**TEXT BLOCK**
################

“Back To The Soil”: A Movement To Self Sufficiency, Or Another Political Lip Service To The Liberian People?

By Nyankor Matthew

The Perspective
Atlanta, Georgia
July 03, 2009


On Saturday June 27, 2009, the government of Liberia in collaboration with the United Nations officially launched the “back to the soil movement”, which – if done right - may be the catalyst for radically revitalizing our dormant agriculture sector. The importance of self sufficiency in Liberia and the entire Afrikan continent can not be emphasized enough. Minister Louis Farrakhan said it best during a speech to the citizens of Ghana, when he said: “…as long as somebody else is feeding you, you will never be free. If somebody else is feeding us, if somebody else is clothing us, then we have not taken our destiny in our own hands.”

The Liberian agriculture sector is desperately in need of radical and progressive revitalization after years of neglect due to the long and brutal UNCIVIL war. In each of Liberia’s 15 counties, an average of 80 to 90 percent of the population is engaged in farming related activities. Subsistence farming is not only the main source of income for farmers, it is also the main source of income for the majority of Liberians, as an estimated 75% of Liberians are engaged in farming related activities. Increasing farmers’ income and purchasing power, and bringing them out of subsistence farming would enable the country and the people to prosper, while at the time increasing the country’s ability to earn and conserve foreign exchange.

According to the county development agenda, “…NGOs have increased their efforts to supply basic inputs to farmers to jump-start the agricultural economy, but these efforts have not reached all areas of the Counties. Poor road conditions have not been supportive to the restoration of production capacities as rural areas remain unreachable, particularly during the rainy season”. The jingles are great, and the fanfare to increase awareness and awaken our consciousness to the significance of this issue is even better, but I am still not confident that the underlying issues as to why the agriculture sector is producing so little, is being adequately addressed by the newly launched “back to the soil movement”.

################

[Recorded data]

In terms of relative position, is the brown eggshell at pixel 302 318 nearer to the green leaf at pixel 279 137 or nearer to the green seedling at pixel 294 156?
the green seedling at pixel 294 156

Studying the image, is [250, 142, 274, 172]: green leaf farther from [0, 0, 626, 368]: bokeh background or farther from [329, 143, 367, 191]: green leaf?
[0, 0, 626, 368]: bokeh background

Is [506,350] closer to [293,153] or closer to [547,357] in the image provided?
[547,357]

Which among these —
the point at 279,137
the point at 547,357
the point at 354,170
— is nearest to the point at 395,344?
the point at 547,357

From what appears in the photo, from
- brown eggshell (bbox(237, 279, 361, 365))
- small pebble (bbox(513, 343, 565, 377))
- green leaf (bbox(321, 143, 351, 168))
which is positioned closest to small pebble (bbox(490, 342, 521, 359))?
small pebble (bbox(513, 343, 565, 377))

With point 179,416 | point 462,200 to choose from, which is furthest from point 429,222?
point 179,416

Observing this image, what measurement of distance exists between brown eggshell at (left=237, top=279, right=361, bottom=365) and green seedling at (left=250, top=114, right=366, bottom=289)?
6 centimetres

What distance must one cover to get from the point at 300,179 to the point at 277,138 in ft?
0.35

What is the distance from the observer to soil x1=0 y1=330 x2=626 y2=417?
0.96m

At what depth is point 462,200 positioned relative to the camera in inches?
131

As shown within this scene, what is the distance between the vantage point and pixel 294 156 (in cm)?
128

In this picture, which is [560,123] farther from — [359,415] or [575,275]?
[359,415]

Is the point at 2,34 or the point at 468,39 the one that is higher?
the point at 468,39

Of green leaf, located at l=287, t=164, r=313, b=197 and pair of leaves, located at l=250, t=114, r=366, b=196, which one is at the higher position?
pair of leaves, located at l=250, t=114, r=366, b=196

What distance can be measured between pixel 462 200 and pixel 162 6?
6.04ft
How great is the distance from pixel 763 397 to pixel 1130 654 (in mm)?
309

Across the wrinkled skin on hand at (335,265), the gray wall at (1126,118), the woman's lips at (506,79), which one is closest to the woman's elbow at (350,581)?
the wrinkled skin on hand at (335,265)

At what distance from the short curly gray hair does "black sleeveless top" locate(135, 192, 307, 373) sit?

################

**COMPLETE THE FOLLOWING**
1. List every city, U.S. state, and country named in the article on Liberia's back to the soil movement.
2. Answer these questions from the article on Liberia's back to the soil movement:
(a) On what date was the movement officially launched?
(b) What share of Liberians does the article estimate are engaged in farming related activities?
(c) According to the county development agenda, what do poor road conditions leave unreachable, and when especially?
The rows of recorded data aren't needed for any of this work.

**RESULTS FOR THE EXERCISE**
1. Atlanta, Georgia, Liberia, Ghana

2.
(a) Saturday, June 27, 2009
(b) An estimated 75%
(c) Rural areas, particularly during the rainy season